======== Data in this exercise

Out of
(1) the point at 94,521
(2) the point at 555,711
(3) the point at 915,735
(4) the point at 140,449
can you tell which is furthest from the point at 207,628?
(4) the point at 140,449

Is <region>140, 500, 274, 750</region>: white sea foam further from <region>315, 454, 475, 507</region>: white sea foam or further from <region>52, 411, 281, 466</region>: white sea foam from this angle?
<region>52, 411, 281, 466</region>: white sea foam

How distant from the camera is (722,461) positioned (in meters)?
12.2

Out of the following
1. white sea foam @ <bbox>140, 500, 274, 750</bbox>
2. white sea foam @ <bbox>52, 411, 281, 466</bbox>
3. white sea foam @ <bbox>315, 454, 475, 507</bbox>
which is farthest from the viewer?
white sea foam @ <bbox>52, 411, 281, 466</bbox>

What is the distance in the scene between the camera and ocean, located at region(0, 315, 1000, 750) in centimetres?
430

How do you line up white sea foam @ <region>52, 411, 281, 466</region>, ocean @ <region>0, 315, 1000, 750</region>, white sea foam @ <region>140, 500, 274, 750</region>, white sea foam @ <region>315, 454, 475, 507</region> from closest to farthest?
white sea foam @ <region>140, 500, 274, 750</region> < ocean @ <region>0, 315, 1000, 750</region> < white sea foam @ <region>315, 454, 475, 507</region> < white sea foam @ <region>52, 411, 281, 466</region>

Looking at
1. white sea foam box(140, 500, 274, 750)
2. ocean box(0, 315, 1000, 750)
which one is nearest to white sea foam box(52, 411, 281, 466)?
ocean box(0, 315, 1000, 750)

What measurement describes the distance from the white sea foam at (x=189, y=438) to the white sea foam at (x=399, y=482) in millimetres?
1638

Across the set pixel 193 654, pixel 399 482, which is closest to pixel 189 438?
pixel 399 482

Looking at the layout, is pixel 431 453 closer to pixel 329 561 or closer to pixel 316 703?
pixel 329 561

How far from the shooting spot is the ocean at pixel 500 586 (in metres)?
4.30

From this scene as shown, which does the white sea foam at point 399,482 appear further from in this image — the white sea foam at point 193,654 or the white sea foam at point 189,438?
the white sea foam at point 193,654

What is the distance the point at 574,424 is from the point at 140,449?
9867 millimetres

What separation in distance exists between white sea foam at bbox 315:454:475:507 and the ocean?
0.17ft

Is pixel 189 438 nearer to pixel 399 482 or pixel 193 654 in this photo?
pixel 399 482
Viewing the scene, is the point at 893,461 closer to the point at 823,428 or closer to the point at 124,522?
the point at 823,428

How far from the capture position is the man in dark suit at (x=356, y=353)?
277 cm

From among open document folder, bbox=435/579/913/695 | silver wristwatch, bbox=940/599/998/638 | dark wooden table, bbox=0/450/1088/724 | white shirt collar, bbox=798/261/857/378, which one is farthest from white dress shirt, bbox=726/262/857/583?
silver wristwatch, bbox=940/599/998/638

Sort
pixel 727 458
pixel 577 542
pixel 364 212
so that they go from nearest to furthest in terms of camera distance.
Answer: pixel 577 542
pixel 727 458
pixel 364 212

================

### Exercise details
Copy all of the material above line for line, without changing anything.

### Response to this exercise
Out of
(1) the point at 94,521
(2) the point at 555,711
(3) the point at 915,735
(4) the point at 140,449
can you tell which is furthest from the point at 207,628?
(4) the point at 140,449

Is <region>140, 500, 274, 750</region>: white sea foam further from <region>315, 454, 475, 507</region>: white sea foam or further from <region>52, 411, 281, 466</region>: white sea foam from this angle?
<region>52, 411, 281, 466</region>: white sea foam

How distant from the camera is (722,461) positioned (in meters)?
12.2

Out of the following
1. white sea foam @ <bbox>140, 500, 274, 750</bbox>
2. white sea foam @ <bbox>52, 411, 281, 466</bbox>
3. white sea foam @ <bbox>315, 454, 475, 507</bbox>
which is farthest from the viewer?
white sea foam @ <bbox>52, 411, 281, 466</bbox>

What is the distance in the scene between the camera and ocean, located at region(0, 315, 1000, 750) in centimetres?
430

How do you line up white sea foam @ <region>52, 411, 281, 466</region>, ocean @ <region>0, 315, 1000, 750</region>, white sea foam @ <region>140, 500, 274, 750</region>, white sea foam @ <region>315, 454, 475, 507</region> from closest to farthest?
white sea foam @ <region>140, 500, 274, 750</region> < ocean @ <region>0, 315, 1000, 750</region> < white sea foam @ <region>315, 454, 475, 507</region> < white sea foam @ <region>52, 411, 281, 466</region>

Looking at
1. white sea foam box(140, 500, 274, 750)
2. ocean box(0, 315, 1000, 750)
which one is nearest to white sea foam box(52, 411, 281, 466)?
ocean box(0, 315, 1000, 750)

What measurement describes the distance from the white sea foam at (x=189, y=438) to the white sea foam at (x=399, y=482) in millimetres?
1638

Across the set pixel 193 654, pixel 399 482, which is closest to pixel 189 438?
pixel 399 482

Looking at the layout, is pixel 431 453 closer to pixel 329 561 or closer to pixel 316 703?
pixel 329 561

How far from the shooting spot is the ocean at pixel 500 586 (in metres)?
4.30

From this scene as shown, which does the white sea foam at point 399,482 appear further from in this image — the white sea foam at point 193,654 or the white sea foam at point 189,438?
the white sea foam at point 193,654

What is the distance the point at 574,424 is from the point at 140,449?
9867 millimetres

What separation in distance exists between white sea foam at bbox 315:454:475:507 and the ocean?
0.17ft

Is pixel 189 438 nearer to pixel 399 482 or pixel 193 654 in this photo?
pixel 399 482
Viewing the scene, is the point at 893,461 closer to the point at 823,428 or closer to the point at 124,522?
the point at 823,428

How far from the capture position is the man in dark suit at (x=356, y=353)?
277 cm

From among open document folder, bbox=435/579/913/695 | silver wristwatch, bbox=940/599/998/638 | dark wooden table, bbox=0/450/1088/724 | white shirt collar, bbox=798/261/857/378, which one is farthest from white dress shirt, bbox=726/262/857/583?
silver wristwatch, bbox=940/599/998/638

Sort
pixel 727 458
pixel 577 542
pixel 364 212
so that they go from nearest to furthest in terms of camera distance.
Answer: pixel 577 542
pixel 727 458
pixel 364 212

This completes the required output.